The prosecutors or those in their functional place are not material witnesses to the alleged crimes. They receive the reports of material witnesses, and even hearsay testimony can be used by grand juries for probable cause to issue warrants.

I have not seen any rw propaganda sites claiming Schiff should recuse because he is a witness. What I've seen are demands he recuse himself because of bias. But that doesn't work either, since prosecutors all come to believe their accused is guilty before they charge them.

Ironically, there is now talk that Sen. Ron Johnson needs to recuse himself from the 'jury' equivalent, because HE is a FACT witness. Not from random anonymous people on social media, but by several legal ethics in government experts quoted by name in Sen. Johnson's home state paper, the Milwaukee Journal Sentinel:

Quote:
Four ethics experts say Johnson — a member of a branch of government that exists, in part, to provide a check on the president — should have also alerted other senators, explored holding an oversight hearing or even told federal investigators.

One expert says he didn't see anything improper about Johnson's actions but all five contend Johnson should not have taken Trump at his word when he assured Johnson the allegation was false.

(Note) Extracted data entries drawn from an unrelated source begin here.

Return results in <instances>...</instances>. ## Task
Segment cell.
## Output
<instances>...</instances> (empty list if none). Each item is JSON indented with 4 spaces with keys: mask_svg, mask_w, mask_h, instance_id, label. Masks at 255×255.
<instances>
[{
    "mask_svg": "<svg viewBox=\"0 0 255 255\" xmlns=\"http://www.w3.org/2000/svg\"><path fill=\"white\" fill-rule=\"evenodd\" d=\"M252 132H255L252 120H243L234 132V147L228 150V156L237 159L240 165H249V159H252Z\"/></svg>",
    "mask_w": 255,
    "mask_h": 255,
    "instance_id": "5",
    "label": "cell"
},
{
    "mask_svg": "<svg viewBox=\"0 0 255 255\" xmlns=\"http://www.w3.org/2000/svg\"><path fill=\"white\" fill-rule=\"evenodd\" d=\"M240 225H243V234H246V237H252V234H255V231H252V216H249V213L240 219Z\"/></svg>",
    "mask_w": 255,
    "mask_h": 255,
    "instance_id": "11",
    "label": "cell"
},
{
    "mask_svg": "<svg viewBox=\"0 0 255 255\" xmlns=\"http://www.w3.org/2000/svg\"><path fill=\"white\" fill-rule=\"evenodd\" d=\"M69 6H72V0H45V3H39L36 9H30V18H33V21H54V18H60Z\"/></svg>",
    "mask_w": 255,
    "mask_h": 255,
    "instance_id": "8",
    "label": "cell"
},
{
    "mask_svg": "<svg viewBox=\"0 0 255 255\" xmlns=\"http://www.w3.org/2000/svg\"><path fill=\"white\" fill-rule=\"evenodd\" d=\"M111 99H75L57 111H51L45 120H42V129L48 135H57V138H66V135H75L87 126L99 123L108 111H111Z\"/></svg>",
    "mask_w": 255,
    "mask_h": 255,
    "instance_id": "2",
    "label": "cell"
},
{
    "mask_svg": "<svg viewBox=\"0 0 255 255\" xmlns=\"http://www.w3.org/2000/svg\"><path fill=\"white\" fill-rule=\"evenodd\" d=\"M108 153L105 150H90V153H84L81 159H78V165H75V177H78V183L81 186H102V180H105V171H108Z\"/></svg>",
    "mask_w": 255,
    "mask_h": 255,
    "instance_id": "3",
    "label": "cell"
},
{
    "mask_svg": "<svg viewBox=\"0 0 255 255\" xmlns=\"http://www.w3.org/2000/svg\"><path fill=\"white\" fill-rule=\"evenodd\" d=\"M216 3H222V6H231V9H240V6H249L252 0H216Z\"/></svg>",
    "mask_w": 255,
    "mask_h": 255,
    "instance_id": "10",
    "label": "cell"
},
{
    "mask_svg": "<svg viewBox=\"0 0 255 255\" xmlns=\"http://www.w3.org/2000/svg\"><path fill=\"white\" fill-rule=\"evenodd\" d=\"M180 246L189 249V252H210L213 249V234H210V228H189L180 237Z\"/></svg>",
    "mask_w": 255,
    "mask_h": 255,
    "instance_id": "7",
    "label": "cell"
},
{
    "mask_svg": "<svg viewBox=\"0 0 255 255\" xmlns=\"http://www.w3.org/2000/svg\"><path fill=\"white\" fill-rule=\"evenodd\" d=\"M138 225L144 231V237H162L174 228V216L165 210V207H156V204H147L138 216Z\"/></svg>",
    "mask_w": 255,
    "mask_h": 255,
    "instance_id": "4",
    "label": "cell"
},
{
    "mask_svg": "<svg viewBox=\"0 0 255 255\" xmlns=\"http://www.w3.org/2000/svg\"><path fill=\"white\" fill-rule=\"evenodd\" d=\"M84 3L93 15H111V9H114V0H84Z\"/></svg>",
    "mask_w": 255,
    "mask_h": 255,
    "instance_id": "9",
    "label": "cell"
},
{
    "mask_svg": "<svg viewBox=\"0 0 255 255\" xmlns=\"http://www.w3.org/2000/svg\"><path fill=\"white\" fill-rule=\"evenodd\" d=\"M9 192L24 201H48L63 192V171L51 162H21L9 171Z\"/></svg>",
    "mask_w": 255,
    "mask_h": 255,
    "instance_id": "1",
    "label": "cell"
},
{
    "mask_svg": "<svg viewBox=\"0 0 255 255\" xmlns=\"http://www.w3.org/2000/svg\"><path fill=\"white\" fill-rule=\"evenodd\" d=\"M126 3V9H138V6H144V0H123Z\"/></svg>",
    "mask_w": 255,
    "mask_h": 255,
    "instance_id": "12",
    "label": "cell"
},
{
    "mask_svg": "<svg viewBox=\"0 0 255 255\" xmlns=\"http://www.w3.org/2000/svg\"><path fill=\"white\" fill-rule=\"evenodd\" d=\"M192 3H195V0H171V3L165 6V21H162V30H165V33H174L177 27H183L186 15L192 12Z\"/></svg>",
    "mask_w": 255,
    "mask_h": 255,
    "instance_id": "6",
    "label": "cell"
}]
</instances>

"Yes, clearly this should have been reported to the FBI," University of Wisconsin-Madison political science professor David Canon said. "What did he expect the president to say? 'Ah, you are right, sorry. I shouldn’t have done that.'"

[...]

And his role in the matter may mean he should refrain from voting if Trump's removal from office comes before the Senate, two experts said. Johnson plays a central part in what happened because he asked Trump in August whether the aid and investigation were linked.

“You don't have somebody be a witness in a trial and then serve on the jury,” said Hui Chen, an attorney who has worked on compliance issues for the U.S. Department of Justice, Microsoft and Pfizer.

[...]

"I think it was a deep mistake for Senator Johnson to take the president at his word and not instead pursue other channels, including alerting his colleagues for congressional oversight purposes," said Ryan Goodman, a professor at New York University School of Law who served as special counsel to the U.S. Department of Defense under President Barack Obama.

“I think his missteps here have implicated himself, because he's become a fact witness in the case,” Goodman said of Johnson. “And I think as such the appropriate thing for him to do may be to recuse himself from the Senate trial.”


The point of modern propaganda isn't only to misinform or push an agenda. It is to exhaust your critical thinking, to annihilate truth.

― Garry Kasparov

... the line separating good and evil passes not through states, nor between classes, nor between political parties either -- but right through every human heart -- and through all human hearts.